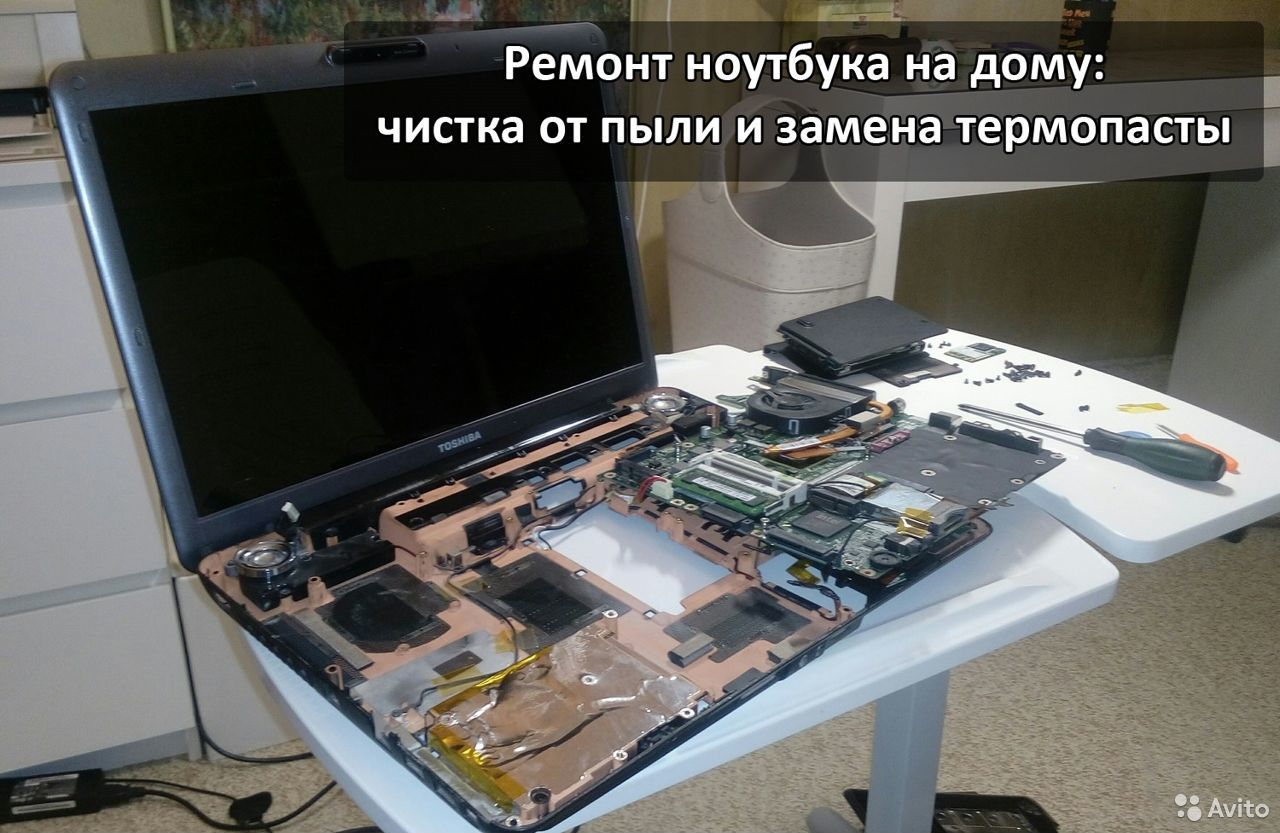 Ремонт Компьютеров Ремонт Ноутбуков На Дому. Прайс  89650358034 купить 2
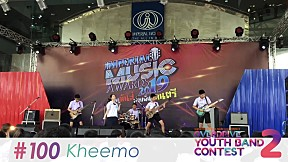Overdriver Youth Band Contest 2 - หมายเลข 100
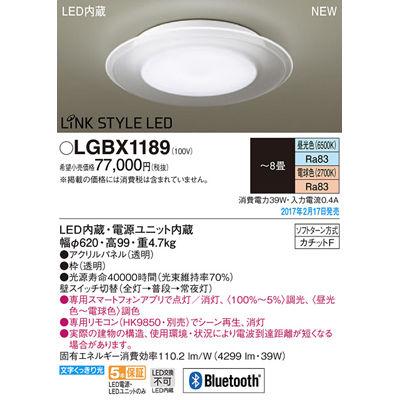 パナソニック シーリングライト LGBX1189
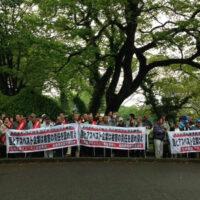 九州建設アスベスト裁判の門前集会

++++++++++

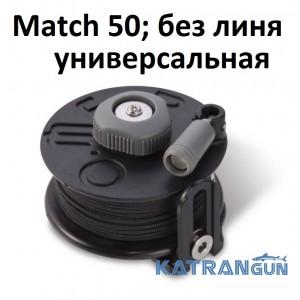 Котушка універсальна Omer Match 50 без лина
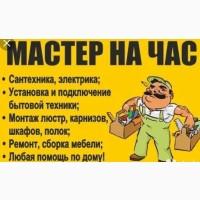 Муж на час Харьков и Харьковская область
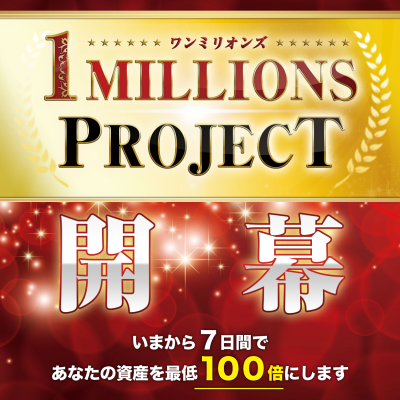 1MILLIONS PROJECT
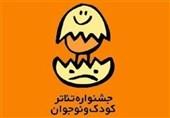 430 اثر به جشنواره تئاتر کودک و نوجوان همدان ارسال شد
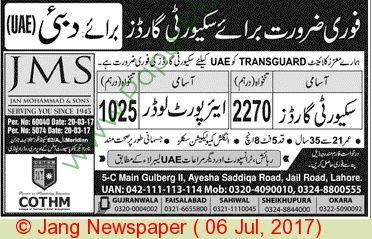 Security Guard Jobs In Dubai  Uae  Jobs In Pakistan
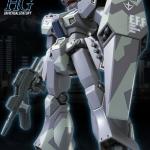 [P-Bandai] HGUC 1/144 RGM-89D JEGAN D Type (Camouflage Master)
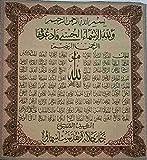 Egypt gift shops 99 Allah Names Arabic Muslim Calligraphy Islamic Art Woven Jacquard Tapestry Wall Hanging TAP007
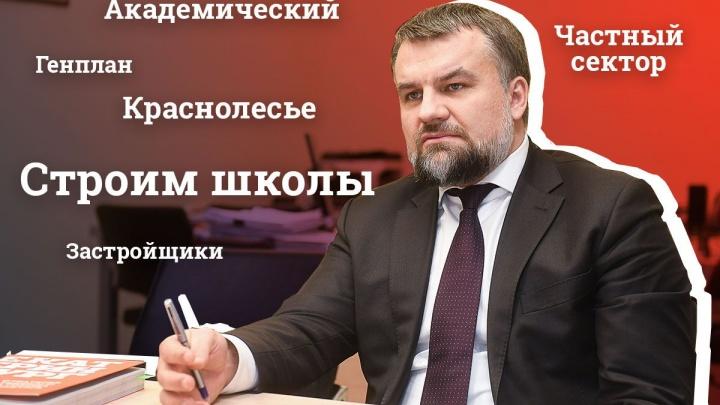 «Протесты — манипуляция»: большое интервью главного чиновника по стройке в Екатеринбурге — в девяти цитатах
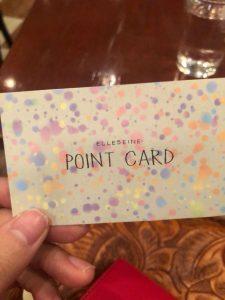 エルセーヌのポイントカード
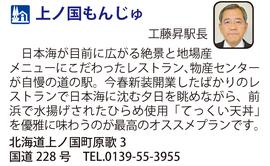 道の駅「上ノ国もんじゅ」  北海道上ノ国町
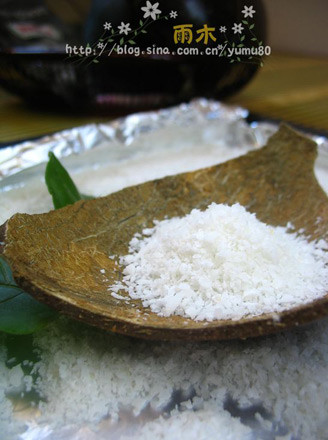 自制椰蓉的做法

++++++++++

Please output, exactly as written, the lines above from the one holding "Ремонт Компьютеров Ремонт" through the one holding "九州建設アスベスト裁判の門前集会", both included, with the pictures omitted.

Exercise result –
 Ремонт Компьютеров Ремонт Ноутбуков На Дому. Прайс  89650358034 купить 2
Overdriver Youth Band Contest 2 - หมายเลข 100
 パナソニック シーリングライト LGBX1189
 九州建設アスベスト裁判の門前集会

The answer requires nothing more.